**** Entries provided ****
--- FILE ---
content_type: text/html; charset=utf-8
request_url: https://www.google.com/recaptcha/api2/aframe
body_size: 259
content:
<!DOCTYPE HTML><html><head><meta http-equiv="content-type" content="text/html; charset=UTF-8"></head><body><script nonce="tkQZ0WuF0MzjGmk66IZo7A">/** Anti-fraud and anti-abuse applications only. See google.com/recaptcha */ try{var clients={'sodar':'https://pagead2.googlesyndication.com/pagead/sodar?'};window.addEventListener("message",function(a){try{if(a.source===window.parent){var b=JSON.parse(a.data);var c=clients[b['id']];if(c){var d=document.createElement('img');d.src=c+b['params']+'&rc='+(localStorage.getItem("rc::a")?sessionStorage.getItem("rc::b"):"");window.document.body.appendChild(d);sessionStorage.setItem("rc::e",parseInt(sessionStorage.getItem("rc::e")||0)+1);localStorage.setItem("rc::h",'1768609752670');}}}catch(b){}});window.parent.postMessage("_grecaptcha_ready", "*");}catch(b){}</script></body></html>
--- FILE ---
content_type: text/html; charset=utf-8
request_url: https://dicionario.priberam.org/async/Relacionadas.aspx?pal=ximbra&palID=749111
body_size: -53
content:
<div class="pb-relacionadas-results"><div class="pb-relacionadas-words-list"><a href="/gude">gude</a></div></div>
****
- [Required work] Keeping each line exactly as it is, retype all of the data.

- [Result]
--- FILE ---
content_type: text/html; charset=utf-8
request_url: https://www.google.com/recaptcha/api2/aframe
body_size: 259
content:
<!DOCTYPE HTML><html><head><meta http-equiv="content-type" content="text/html; charset=UTF-8"></head><body><script nonce="tkQZ0WuF0MzjGmk66IZo7A">/** Anti-fraud and anti-abuse applications only. See google.com/recaptcha */ try{var clients={'sodar':'https://pagead2.googlesyndication.com/pagead/sodar?'};window.addEventListener("message",function(a){try{if(a.source===window.parent){var b=JSON.parse(a.data);var c=clients[b['id']];if(c){var d=document.createElement('img');d.src=c+b['params']+'&rc='+(localStorage.getItem("rc::a")?sessionStorage.getItem("rc::b"):"");window.document.body.appendChild(d);sessionStorage.setItem("rc::e",parseInt(sessionStorage.getItem("rc::e")||0)+1);localStorage.setItem("rc::h",'1768609752670');}}}catch(b){}});window.parent.postMessage("_grecaptcha_ready", "*");}catch(b){}</script></body></html>
--- FILE ---
content_type: text/html; charset=utf-8
request_url: https://dicionario.priberam.org/async/Relacionadas.aspx?pal=ximbra&palID=749111
body_size: -53
content:
<div class="pb-relacionadas-results"><div class="pb-relacionadas-words-list"><a href="/gude">gude</a></div></div>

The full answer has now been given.